======== Information ========

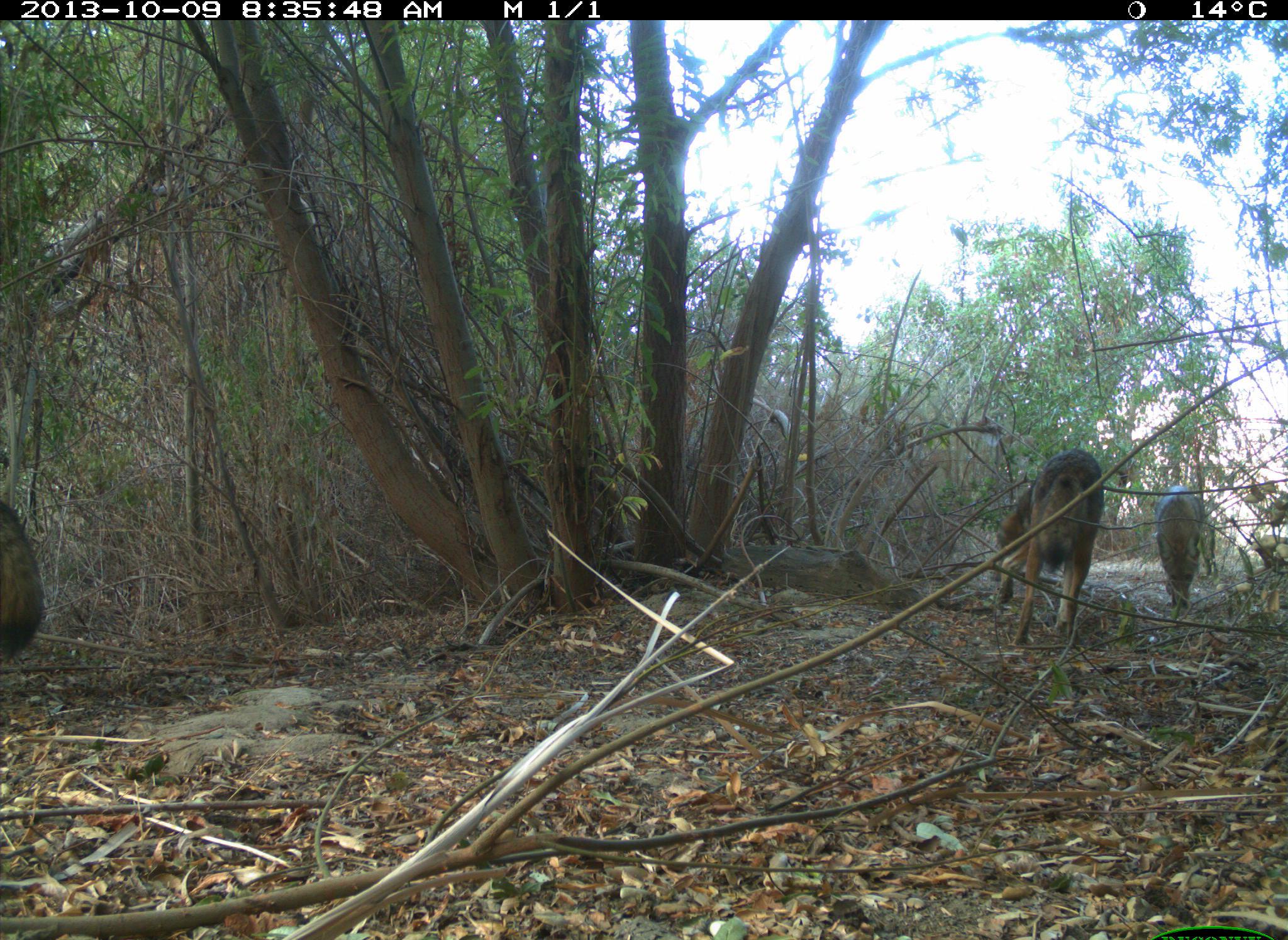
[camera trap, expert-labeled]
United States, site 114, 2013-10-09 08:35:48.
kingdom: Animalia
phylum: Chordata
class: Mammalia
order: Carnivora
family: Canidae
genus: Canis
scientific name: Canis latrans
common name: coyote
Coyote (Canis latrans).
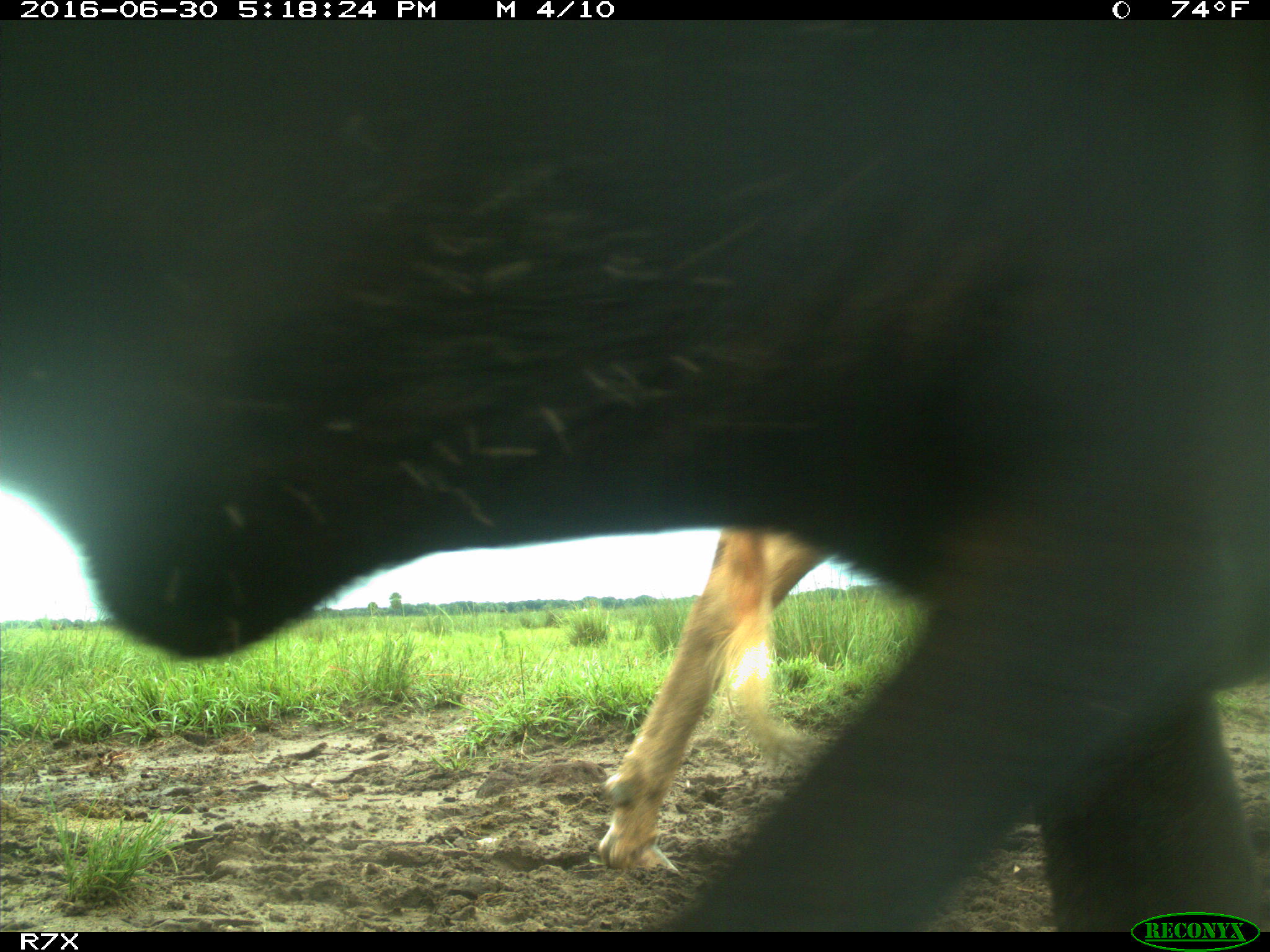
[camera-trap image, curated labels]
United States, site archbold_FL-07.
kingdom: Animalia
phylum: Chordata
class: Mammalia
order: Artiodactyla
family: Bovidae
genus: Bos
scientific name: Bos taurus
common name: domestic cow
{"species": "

========

Task:
For this exercise, output only the lines from the one bearing "United States, site 114, 2013-10-09 08:35:48." to the end of the material above, exactly as written, with pictures left out.

Written solution:
United States, site 114, 2013-10-09 08:35:48.
kingdom: Animalia
phylum: Chordata
class: Mammalia
order: Carnivora
family: Canidae
genus: Canis
scientific name: Canis latrans
common name: coyote
Coyote (Canis latrans).
[camera-trap image, curated labels]
United States, site archbold_FL-07.
kingdom: Animalia
phylum: Chordata
class: Mammalia
order: Artiodactyla
family: Bovidae
genus: Bos
scientific name: Bos taurus
common name: domestic cow
{"species": "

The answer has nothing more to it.